Ecco perché Xiaomi monta le celle della batteria sottosopra
Un indizio: l’elettrolita, il liquido conduttivo all’interno delle celle, è sensibile alla gravità
La sicurezza delle batterie è una delle sfide più cruciali e continue nel mondo dell’elettrico. Anche se gli incendi legati alle batterie restano eventi rari, l’industria non abbassa la guardia: i produttori stanno sperimentando soluzioni sempre più avanzate per proteggere i passeggeri e prevenire fenomeni come il thermal runaway, ovvero la fuga termica che può portare a incendi incontrollati.
Un esempio noto è la batteria Blade di BYD, con celle sottili a forma di lama progettate per resistere meglio a perforazioni. Ma Xiaomi, entrata di recente nel settore auto con la SU7, ha scelto un approccio radicalmente diverso.
Durante un tour della fabbrica Xiaomi a Pechino, è emersa una soluzione tanto semplice quanto ingegnosa per ridurre il rischio di fuga termica: montare le celle della batteria… capovolte.
Un design fuori dagli schemi
La SU7 è disponibile in diverse configurazioni.

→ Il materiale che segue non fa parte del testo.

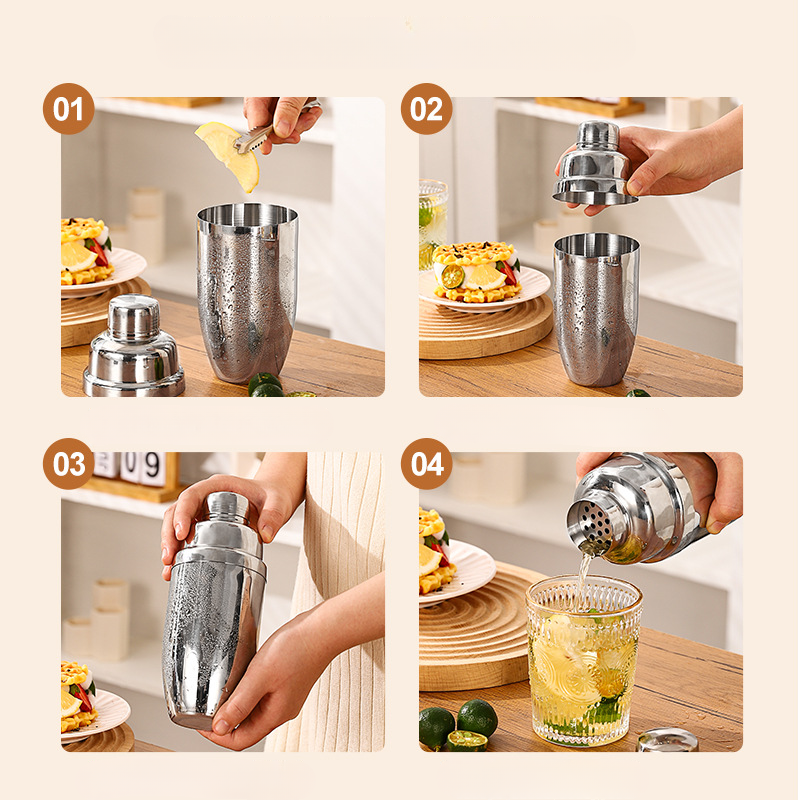 01

02

03

09

04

Il modello base, con trazione posteriore e motore singolo, monta una batteria prodotta da FinDreams, sussidiaria di BYD. Le versioni Pro e Max, invece, utilizzano pacchi batteria realizzati su misura da CATL, il colosso cinese dell’energia.
Qui entra in gioco il design “cell-to-body” del telaio Modena, sviluppato da Xiaomi: la batteria non è semplicemente montata sull’auto, è parte integrante della sua struttura. In una sezione trasversale del pianale, si nota subito una particolarità: le celle sono orientate verso il basso, con i terminali rivolti verso la strada, non verso l’abitacolo.
L’obiettivo? In caso di incidente o fuga termica, ogni fiamma o forza esplosiva sarebbe diretta verso il basso, lontano dagli occupanti dell’auto. È un cambio di paradigma nella gestione della sicurezza passiva delle batterie.
Una sfida ingegneristica non banale
Capovolgere le celle, però, non è solo una questione di orientamento. L’elettrolita, il liquido conduttivo all’interno delle celle, è sensibile alla gravità. CATL ha dovuto sviluppare una formula ad hoc che garantisse prestazioni ottimali anche in questa configurazione non convenzionale. Inoltre, con i contatti rivolti verso il fondo del veicolo, il rischio di corrosione aumenta. Xiaomi ha affrontato anche questo problema usando metalli anti-corrosivi e applicando uno strato isolante in aerogel su ogni cella.
Il risultato è un sistema avanzato di protezione passiva che, almeno in teoria, rende molto più difficile che un guasto alla batteria si trasformi in un pericolo per i passeggeri. Nessuna soluzione è infallibile, ma l’attenzione al dettaglio è evidente.
Design sottile, proporzioni classiche
Questo approccio contribuisce anche all’estetica della SU7. Grazie al cablaggio minimalista e al design strutturale del pacco batteria, Xiaomi ha potuto realizzare un pianale estremamente sottile. Il risultato? Una silhouette elegante e proporzionata, simile a quella di un’auto a combustione, senza quell’effetto “pavimento alto” che spesso caratterizza molti veicoli elettrici.
Xiaomi Store Shanghai/Xiaomi Su7
La SU7 appare visivamente più bassa e compatta rispetto a molti EV concorrenti. E non è un caso: Xiaomi ha pensato al design dell’auto come a un elemento inseparabile dall’architettura della batteria.
Xiaomi YU7
La stessa tecnologia è già presente sulla nuova YU7, un crossover basato anch’esso sulla piattaforma Modena sviluppata internamente. In Cina, la SU7 è già in vendita, mentre la YU7 arriverà sul mercato quest'estate.
Xiaomi ha già annunciato l’intenzione di portare le sue auto elettriche anche fuori dalla Cina, a partire dal 2027.